__Text to read__
■ ■ ■ ■
The limitations detailed above and the other conditions of the SEC exemptive order permitting the Inter-Fund Program are designed to minimize the risks associated with Inter-Fund Program for both the lending fund
and the borrowing fund. However, no borrowing or lending activity is without risk. When a fund borrows money from another fund, there is a risk that the loan could be called on one day’s notice or not renewed, in which case the fund may have to
borrow from a bank at a higher rate or take other actions to payoff such loan if an inter-fund loan is not available from another fund. Any delay in repayment to a lending fund could result in a lost investment opportunity or additional borrowing
costs.
During the current reporting period, none of the Funds covered by this shareholder report have entered into any inter-fund loan activity.
62
Changes Occurring During the Reporting Period
The following information in this semi-annual report is a summary of certain changes during the reporting period. This information may not reflect all of the changes that have occurred since you
purchased shares of the Fund.
Amended and Restated By-Laws
On October 5, 2020, after a rigorous and deliberative review, and consistent with the interests of each Fund’s long-term shareholders, the Board of Trustees of each Fund adopted Amended and Restated By-Laws.
Among other changes, the Amended and Restated By-Laws require compliance with certain amended deadlines and procedural and informational requirements in connection with advance notice of shareholder proposals or
nominations, including certain information about the proponent and the proposal, or in the case of a nomination, the nominee. Any shareholder considering making a nomination or other proposal should carefully review and comply with those
provisions of the Amended and Restated By-Laws.
The Amended and Restated By-Laws also include provisions (the “Control Share By-Law”) pursuant to which, in summary, a shareholder who obtains beneficial ownership of common shares of a Fund in a “Control Share
Acquisition” may exercise voting rights with respect to such shares only to the extent the authorization of such voting rights is approved by other shareholders of the Fund. The Control Share By-Law is primarily intended to protect the interests
of the Fund and its long-term shareholders by limiting the risk that the Fund will become subject to undue influence by opportunistic traders pursuing short-term agendas adverse to the best interests of the Fund and its long-term shareholders.
The Control Share By-Law does not eliminate voting rights for common shares acquired in Control Share Acquisitions, but rather entrusts the Fund’s other “non-interested” shareholders with determining whether to approve the authorization of the
voting rights of the person acquiring such shares.
■ ■ ■ ■
__Dataset entries__

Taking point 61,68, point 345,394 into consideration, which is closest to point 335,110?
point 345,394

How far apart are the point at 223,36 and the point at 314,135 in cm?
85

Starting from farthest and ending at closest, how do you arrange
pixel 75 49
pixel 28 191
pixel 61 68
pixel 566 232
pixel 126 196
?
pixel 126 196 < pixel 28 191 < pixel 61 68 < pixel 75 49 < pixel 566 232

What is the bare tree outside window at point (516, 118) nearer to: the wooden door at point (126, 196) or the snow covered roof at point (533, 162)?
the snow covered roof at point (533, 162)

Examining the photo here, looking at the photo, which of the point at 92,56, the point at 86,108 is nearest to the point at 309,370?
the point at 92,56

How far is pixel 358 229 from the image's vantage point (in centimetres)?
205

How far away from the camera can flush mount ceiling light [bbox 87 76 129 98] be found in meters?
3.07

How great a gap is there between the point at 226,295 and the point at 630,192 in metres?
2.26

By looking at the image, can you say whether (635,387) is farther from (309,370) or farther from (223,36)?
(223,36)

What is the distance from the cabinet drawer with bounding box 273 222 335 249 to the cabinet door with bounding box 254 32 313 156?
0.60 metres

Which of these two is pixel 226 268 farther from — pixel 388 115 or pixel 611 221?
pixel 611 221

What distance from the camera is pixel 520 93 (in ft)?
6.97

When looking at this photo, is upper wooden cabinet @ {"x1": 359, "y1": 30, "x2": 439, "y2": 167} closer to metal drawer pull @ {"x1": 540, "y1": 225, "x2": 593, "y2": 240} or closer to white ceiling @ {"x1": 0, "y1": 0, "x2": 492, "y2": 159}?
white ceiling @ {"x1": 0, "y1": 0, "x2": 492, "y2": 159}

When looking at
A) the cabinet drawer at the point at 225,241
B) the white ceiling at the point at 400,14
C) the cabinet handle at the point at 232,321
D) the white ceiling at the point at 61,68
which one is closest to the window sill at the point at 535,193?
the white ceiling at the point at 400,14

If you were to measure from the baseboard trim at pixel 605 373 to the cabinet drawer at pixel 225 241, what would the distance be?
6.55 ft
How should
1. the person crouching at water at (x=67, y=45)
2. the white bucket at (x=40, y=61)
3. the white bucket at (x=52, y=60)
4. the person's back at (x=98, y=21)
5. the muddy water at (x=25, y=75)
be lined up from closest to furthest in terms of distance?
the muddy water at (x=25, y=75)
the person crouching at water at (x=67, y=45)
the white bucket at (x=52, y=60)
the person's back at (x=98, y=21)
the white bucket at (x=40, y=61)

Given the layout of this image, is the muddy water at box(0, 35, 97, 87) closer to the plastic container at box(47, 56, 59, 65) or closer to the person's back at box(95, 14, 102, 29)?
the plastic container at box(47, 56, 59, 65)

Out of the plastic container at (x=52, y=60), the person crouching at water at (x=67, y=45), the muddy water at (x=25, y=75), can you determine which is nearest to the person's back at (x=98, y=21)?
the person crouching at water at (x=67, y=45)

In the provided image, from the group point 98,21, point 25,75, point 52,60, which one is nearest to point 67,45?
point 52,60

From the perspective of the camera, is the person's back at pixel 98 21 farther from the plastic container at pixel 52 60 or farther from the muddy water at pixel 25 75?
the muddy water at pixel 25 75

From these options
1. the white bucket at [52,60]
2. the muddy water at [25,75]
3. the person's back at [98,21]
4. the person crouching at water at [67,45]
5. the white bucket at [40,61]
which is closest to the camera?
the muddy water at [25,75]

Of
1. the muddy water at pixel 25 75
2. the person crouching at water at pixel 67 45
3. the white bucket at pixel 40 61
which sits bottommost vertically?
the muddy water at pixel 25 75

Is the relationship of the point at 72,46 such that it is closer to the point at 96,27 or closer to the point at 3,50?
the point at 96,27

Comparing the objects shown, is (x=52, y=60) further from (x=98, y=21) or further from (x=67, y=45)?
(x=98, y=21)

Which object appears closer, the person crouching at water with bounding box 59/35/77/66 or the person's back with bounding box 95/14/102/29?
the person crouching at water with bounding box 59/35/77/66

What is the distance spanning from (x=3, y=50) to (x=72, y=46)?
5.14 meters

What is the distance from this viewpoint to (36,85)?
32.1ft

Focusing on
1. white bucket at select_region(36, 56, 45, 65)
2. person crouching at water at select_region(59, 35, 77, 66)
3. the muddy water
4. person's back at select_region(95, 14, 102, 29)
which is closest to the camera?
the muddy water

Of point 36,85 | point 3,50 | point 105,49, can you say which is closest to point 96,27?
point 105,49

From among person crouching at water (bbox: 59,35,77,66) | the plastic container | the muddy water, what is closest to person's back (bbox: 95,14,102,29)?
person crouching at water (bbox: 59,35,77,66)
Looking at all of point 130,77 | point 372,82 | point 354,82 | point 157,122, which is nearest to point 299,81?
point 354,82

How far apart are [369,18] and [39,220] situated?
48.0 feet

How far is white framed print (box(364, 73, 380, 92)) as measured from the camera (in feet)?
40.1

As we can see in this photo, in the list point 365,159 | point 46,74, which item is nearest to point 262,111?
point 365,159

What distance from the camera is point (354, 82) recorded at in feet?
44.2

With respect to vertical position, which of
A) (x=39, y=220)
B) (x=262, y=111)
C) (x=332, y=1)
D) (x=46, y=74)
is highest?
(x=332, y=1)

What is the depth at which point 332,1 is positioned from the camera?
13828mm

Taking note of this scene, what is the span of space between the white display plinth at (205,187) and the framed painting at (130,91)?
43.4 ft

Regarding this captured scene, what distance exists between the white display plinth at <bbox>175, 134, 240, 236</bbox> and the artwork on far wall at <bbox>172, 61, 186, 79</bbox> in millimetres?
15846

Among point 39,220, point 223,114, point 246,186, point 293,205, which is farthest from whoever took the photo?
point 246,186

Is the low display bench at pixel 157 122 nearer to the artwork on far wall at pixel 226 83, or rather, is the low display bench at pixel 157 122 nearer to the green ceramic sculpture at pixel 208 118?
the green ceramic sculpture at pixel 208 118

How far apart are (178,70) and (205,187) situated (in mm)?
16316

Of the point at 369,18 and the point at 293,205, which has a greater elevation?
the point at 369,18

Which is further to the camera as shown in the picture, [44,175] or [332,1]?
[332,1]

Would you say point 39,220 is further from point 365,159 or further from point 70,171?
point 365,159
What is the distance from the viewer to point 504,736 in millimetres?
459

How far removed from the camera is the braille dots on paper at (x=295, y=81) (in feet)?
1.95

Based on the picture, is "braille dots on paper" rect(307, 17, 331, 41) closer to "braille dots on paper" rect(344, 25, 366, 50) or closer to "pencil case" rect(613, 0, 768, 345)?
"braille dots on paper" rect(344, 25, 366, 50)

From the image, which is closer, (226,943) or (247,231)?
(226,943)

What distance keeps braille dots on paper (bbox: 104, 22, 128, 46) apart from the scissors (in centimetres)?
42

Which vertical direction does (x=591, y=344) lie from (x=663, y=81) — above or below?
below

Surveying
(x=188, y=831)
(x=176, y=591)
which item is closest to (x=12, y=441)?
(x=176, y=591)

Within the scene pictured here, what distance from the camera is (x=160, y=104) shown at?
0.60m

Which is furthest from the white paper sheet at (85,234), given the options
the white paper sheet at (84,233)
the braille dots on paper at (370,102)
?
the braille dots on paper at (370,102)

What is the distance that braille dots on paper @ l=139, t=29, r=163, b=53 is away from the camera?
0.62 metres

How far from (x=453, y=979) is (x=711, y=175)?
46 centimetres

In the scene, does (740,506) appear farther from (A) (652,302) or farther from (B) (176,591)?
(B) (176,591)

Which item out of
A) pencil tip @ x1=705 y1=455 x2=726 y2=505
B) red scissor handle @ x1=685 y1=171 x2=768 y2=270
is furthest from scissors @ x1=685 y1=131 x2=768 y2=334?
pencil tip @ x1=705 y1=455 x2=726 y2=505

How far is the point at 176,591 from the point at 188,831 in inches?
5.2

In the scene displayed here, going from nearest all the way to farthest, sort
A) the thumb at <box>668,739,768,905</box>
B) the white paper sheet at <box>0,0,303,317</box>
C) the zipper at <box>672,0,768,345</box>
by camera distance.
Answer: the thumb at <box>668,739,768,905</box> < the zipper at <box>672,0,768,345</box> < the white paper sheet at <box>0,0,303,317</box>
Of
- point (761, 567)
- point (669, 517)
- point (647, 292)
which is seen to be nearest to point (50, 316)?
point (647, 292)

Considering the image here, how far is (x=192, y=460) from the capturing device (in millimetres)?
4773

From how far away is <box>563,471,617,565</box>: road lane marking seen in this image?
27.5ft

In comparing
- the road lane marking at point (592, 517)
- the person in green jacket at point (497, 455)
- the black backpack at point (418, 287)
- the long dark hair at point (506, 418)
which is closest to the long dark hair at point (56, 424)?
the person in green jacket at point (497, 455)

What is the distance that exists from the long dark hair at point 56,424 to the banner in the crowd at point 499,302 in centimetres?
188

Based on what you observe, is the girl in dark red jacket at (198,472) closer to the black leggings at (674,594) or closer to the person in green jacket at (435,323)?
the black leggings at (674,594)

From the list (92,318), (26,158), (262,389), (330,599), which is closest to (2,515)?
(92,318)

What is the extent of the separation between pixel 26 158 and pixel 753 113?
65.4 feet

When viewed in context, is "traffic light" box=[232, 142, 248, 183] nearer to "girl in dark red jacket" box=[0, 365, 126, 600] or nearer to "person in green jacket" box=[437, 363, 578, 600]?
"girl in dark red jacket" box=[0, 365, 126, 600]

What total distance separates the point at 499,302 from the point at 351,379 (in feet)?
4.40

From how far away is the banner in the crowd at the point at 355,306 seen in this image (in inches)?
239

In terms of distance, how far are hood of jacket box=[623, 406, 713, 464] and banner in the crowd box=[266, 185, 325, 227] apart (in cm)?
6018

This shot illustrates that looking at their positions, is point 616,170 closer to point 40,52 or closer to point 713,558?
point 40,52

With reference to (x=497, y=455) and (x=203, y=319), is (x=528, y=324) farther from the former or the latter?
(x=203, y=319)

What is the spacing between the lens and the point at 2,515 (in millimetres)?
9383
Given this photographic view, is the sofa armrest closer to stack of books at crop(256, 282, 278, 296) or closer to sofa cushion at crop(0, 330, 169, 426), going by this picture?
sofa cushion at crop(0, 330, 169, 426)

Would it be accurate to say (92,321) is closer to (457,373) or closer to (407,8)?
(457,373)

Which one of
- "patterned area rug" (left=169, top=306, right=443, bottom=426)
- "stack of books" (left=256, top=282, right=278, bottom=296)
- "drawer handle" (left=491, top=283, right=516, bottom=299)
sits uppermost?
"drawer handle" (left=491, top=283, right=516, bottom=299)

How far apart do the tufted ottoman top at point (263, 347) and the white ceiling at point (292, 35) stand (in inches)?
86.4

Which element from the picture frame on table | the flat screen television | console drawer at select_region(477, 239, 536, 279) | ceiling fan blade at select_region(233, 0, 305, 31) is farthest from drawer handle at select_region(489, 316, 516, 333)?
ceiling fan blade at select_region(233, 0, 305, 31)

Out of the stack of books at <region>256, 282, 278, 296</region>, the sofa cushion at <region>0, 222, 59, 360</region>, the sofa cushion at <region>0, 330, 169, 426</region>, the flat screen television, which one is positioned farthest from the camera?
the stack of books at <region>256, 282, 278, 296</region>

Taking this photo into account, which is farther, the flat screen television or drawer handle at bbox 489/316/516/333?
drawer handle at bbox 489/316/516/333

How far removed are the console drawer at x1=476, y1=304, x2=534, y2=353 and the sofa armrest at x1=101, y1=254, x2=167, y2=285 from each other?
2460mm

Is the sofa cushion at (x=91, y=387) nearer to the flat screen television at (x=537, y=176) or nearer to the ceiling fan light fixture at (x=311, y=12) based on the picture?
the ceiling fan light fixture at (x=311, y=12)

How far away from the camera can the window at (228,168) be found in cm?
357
■ ■ ■ ■
__Objectives__
(1) Please print a passage of the fund report word for word, beginning at the words "The limitations detailed" and stopping after "inter-fund loan activity.".
(2) According to the fund report, on what date did the Board of Trustees of each Fund adopt the Amended and Restated By-Laws?
The data has no connection to the fund report.

__Task-by-task outputs__
(1)
The limitations detailed above and the other conditions of the SEC exemptive order permitting the Inter-Fund Program are designed to minimize the risks associated with Inter-Fund Program for both the lending fund
and the borrowing fund. However, no borrowing or lending activity is without risk. When a fund borrows money from another fund, there is a risk that the loan could be called on one day’s notice or not renewed, in which case the fund may have to
borrow from a bank at a higher rate or take other actions to payoff such loan if an inter-fund loan is not available from another fund. Any delay in repayment to a lending fund could result in a lost investment opportunity or additional borrowing
costs.
During the current reporting period, none of the Funds covered by this shareholder report have entered into any inter-fund loan activity.

(2) October 5, 2020.